Demang Nuru dan Para Ksatria Jepara


Demang Nuru dan Para Ksatria Jepara

 Demang Nara, Demang Neri dan Demang Nuru duduk bertiga di depan sebuah meja kotak dari kayu cendana di tengah pendopo kadipaten. Para demang yang lain juga duduk di beberapa meja lain yang ditata apik di pendopo. Wangi-wangian berupa dupa yang dibakar pojok-pojok ruangan menghiasi udara pendopo. Hari ini di ruangan itu akan dilakukan pertemuan para pejabat  kadipaten dengan perwakilan Ksatria Jepara untuk merundingkan berbagai hal. Sang Adipati akan memimpin sendiri delegasi kadipaten pada pertemuan kali ini.



 Hal-hal yang penting untuk dibicarakan adalah soal perdagangan, disamping soal-soal keamanan. Kadipaten memiliki hasil bumi seperti beras, jagung dan kelapa untuk dipasok ke Jepara. Sementara Jepara selaku salah satu kota pelabuhan terbesar di pantai utara Jawa memiliki kain sutera, minyak ikan, ter, kertas, kapur barus, minyak wangi, barang-barang pecah belah dari porselin & kristal, peralatan rumah tangga dari logam dan obat-obatan yang dibutuhkan rakyat kadipaten.

 Demang Nara yang tiba duluan di tempat itu memesan minuman buat dirinya dan dua temannya. Awalnya dia memesan teh tawar untuk dirinya, tapi kemudian dia tertarik dengan tawaran pelayan untuk mencoba minuman air kelapa muda ditambah sirup strawberry yang didatangkan khusus dari Venesia. Sirup yang dibawa oleh pedagang-pedagang dari Gujarat itu telah tersohor kenikmatannya. Namun karena dia sudah memesan satu gelas teh tawar, maka Demang Nara hanya memesan dua gelas kelapa muda strawberry.

 Yang menyusul datang adalah Demang Neri, si juragan beras muda belia dari wilayah timur kadipaten. Demang Neri mengendalikan lumbung-lumbung padi yang berada di wilayah kekuasaannya. Makanya dia adalah aktor penting dalam perundingan ini mengingat Jepara bukanlah daerah yang memiliki petani. Hampir seluruh penduduk Jepara adalah kaum pedagang, para tukang, tabib, ahli kimia, pembuat senapan & meriam,  pemintal kain dan profesi lain yang tak terkait dengan produksi beras.

 Melihat di depannya telah tersuguh minuman kelapa muda strawberry, Demang Neri tertarik untuk mencicipinya seperti yang dilakukan Demang Nara.
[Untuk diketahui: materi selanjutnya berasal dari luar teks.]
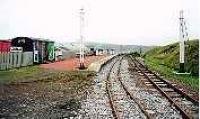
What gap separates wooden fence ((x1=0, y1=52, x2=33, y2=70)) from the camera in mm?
33200

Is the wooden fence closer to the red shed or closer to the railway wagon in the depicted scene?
the railway wagon

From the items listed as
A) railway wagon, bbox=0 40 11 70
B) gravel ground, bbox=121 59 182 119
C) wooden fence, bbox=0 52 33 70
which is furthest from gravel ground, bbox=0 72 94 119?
wooden fence, bbox=0 52 33 70

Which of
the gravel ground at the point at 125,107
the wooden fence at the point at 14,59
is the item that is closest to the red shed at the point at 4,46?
the wooden fence at the point at 14,59

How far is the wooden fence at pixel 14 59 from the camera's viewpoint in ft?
109

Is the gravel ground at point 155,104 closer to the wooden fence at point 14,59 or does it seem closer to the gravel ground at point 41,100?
the gravel ground at point 41,100

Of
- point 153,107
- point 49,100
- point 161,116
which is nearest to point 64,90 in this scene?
point 49,100

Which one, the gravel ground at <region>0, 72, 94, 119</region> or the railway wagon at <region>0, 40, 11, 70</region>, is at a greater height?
the railway wagon at <region>0, 40, 11, 70</region>

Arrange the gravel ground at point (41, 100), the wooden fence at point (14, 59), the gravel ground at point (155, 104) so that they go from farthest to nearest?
the wooden fence at point (14, 59) → the gravel ground at point (41, 100) → the gravel ground at point (155, 104)

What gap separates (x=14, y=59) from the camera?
1449 inches

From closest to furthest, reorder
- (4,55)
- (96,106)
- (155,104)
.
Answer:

Dan dia tidak kecewa dengan kelezatan paduan rasa kelapa muda strawberry.

 Demang Nuru baru muncul satu jam kemudian. Agaknya dia masih sibuk membuat sapu lidi di halaman belakang rumahnya sehingga terlambat tiba di kadipaten. Demang Nuru memimpin wilayah selatan kadipaten yang merupakan pusat perkebunan kelapa. Setiap tahun ratusan ribu kelapa dihasilkan oleh wilayah itu, namun tidak semuanya dapat terjual. Belakangan muncul permintaan baru yaitu kelapa yang telah dikeringkan untuk dipasok ke Jepara. Kelapa kering itu selanjutnya akan diangkut ke Makasar yang merupakan pusat perdagangan kopra dunia di masa itu. Sebuah peluang perdagangan yang sangat menguntungkan bagi Demang Nuru.
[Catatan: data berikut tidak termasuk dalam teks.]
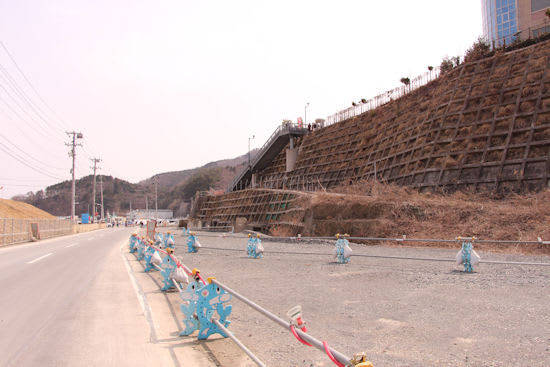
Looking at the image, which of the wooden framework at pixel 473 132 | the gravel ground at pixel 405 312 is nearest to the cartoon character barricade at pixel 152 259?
the gravel ground at pixel 405 312

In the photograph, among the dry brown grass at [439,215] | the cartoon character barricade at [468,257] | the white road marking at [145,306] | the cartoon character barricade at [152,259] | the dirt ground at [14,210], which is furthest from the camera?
the dirt ground at [14,210]

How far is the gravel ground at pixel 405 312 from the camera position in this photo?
5.14 metres

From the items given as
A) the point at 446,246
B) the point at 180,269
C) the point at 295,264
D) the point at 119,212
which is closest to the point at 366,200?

 Hasil sampingan dari perkebunan kelapa adalah sapu lidi yang dibuat dari daun-daun kelapa. Adalah hobby Demang Nuru untuk membuat sendiri sapu lidi menemani para pegawainya, yang tak lain adalah anak istrinya. Sayang sapu lidi bukanlah barang yang gampang dijual karena relatif awet. Orang bisa beli satu untuk dipakai satu dua-tahun, sehingga penjualannya juga kurang bagus.
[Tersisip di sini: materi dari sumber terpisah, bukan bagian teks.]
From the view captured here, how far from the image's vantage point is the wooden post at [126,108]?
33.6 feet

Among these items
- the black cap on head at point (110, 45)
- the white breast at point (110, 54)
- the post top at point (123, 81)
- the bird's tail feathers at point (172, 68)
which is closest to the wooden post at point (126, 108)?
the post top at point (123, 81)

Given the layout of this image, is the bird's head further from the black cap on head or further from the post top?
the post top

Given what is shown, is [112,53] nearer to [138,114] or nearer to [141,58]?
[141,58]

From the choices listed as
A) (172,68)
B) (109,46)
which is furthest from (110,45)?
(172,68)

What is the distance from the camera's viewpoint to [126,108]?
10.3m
 Melihat dua temannya minum kelapa muda berwarna merah muda -- warna sirup strawberry Venesia, terbitlah air liur Demang Nuru karena kepengin merasakan juga. Namun alangkah kecewanya dia saat pelayan datang malahan membawakan teh tawar bagi dirinya. Dilihatnya Demang Nara senyum-senyum sambil pasang muka tidak bersalah, sementara Demang Neri pura-pura sibuk menulis-nulis dengan pensil arang di atas kertas yang dibawanya. Setelah diamat-amati ternyata Demang Neri cuman menggambar dua gunung dan matahari terbit diantaranya. “Sungguh Demang yang kekanak-kanakan” pikir Demang Nuru.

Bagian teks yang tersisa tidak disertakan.